In 2009 the Federal Railroad Administration designated Florida as eligible for federal funding to build high-speed rail, and the Florida legislature voted to construct high-speed rail to connect Tampa, Orlando, and Miami, with the first segment to be constructed from Tampa to Orlando. Powerful political interest groups support projects from which they could benefit; one of those Florida interest groups was the Walt Disney Corporation. One of the planned stops in the project was at Disney World and another was at the Orlando airport.

In addition to interest group politics, the political lure to get a fiscally conservative legislature to vote in favor of the project was about $1.2 billion in federal funding that would come to Florida. Much as in the Medicaid case described earlier, it is often difficult to resist the lure of attracting federal funding to the state, even though the federal money will fall well short of paying for the entire project. After Rick Scott was elected governor in 2010, one of his first acts as governor was to cancel the high-speed rail project in 2011. Scott ran as a fiscal conservative and argued that the project would cost the state millions of dollars every year and would not be cost effective.[5]

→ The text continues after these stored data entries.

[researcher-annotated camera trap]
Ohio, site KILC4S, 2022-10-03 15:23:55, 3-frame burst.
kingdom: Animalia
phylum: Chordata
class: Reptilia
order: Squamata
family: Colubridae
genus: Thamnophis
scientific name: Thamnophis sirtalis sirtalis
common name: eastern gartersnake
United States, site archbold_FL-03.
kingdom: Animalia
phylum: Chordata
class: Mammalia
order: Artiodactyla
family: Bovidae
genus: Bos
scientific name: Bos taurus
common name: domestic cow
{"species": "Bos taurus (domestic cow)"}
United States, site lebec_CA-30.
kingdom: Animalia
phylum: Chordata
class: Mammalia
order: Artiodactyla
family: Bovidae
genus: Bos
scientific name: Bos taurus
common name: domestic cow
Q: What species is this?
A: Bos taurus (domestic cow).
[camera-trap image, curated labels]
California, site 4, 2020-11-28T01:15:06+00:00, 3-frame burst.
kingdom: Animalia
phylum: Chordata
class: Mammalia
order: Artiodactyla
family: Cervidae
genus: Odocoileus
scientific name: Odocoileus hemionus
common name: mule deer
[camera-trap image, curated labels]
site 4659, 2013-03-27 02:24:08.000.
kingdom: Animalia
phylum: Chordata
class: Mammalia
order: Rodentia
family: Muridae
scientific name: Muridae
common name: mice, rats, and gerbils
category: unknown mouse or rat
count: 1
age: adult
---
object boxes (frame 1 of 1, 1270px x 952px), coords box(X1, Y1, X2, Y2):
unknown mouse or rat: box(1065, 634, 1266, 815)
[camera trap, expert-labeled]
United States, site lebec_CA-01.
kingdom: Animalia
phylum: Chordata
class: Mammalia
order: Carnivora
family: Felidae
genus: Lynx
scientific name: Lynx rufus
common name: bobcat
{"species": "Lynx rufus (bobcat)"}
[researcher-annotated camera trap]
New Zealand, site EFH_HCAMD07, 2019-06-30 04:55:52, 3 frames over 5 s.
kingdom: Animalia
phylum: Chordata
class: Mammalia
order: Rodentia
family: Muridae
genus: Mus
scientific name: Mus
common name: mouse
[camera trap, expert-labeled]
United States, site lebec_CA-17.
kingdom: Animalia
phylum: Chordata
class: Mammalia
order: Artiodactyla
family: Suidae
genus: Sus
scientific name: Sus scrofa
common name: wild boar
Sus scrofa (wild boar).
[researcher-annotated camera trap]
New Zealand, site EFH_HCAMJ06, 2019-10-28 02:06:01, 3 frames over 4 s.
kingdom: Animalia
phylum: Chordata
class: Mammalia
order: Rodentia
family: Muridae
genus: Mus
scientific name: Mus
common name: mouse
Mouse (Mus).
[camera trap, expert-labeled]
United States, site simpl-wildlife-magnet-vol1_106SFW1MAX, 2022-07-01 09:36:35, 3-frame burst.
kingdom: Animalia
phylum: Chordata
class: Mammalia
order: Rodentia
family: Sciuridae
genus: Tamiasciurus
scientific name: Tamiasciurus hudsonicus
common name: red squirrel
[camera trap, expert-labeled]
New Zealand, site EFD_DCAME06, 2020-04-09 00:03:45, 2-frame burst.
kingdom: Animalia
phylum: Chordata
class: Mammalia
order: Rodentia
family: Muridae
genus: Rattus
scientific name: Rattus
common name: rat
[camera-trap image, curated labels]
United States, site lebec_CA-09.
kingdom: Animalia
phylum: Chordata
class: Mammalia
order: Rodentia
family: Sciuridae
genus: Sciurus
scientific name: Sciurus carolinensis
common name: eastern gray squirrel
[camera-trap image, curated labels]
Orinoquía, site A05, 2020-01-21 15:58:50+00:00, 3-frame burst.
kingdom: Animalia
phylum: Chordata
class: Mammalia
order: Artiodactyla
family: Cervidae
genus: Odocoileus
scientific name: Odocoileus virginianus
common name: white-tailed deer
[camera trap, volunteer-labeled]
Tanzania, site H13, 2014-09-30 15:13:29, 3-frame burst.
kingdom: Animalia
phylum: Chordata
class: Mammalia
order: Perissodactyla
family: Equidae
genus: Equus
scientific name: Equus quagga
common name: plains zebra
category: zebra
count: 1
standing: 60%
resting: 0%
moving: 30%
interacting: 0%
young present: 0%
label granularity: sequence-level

Other rail projects are also in the planning stages in Florida. One would connect Miami, Fort Lauderdale, and West Palm Beach, while another would run from Orlando to Daytona Beach. These projects have enough local support to keep them alive, although the rail lines have yet to be built. 

Florida seaports. Florida has 15 seaports throughout its extensive coastline, and while developing them is a minor political issue and generally supported, state policy is to devote funds to improve the ports both as freight destinations and as passenger destinations for cruise ships. The state devotes slightly less than $1 billion a year to capital improvements to its ports, much of that covered by fees paid by users.[6]

Water resources. In a state with as much rainfall as Florida, one would think that water management would be primarily aimed at drainage and flood prevention. While these issues are of concern, a larger issue is maintaining a supply of potable water for Florida’s cities, especially in central and south Florida. One issue is that Florida’s cities get most of their water from wells, and the demand for water has lowered water tables, which has caused salt water encroachment in coastal areas.

Florida is divided into five water management districts, and the districts have broad mandates to administer flood protection programs, develop water management plans for water shortages and droughts, and acquire land for programs to provide for water consumption, aquifer recharge, and the management of surface water. As is true of water resources throughout the United States, water is managed through government planning with minimal reliance on market mechanisms to allocate water to its highest-valued uses.

While water issues do take on some local importance in drought conditions, water management has not been a very visible issue in state government policy.



[1] David T. Hartgen, M. Gregory Fields, and Baruch Feigenbaum, “21st Annual Report on the Performance of State Highway Systems,” (Policy Study 436, Reason Foundation, September 2014). This report notes that Florida has more highway congestion than any other state in the nation.

[2] “Florida has 734 miles (1,181 km) of toll roads, bridges, and causeways as of June 2013, more than any other state.” List of Toll Roads in Florida, Wikipedia, accessed October 9, 2014, http://en.wikipedia.org/wiki/List_of_toll_roads_in_Florida.

[3] “Florida’s Turnpike: Providing Transportation Alternatives for 55 Years!,” Florida’s Turnpike Enterprise website, accessed February 10, 2015, www.floridasturnpike.com/about_history.cfm.

[4] See www.floridabullettrain.com/fhsra/2_projectstatus.html for the HSRA’s current plan.

[5] Amy Sherman, “Gov. Rick Scott Says Rail Would Have Cost State Taxpayers $1 Billion to Build,” Tampa Bay Times, August 11, 2011.

[6] See Florida Ports Council, “Analysis of Global Opportunities and Challenges for Florida Seaports,” December 2014.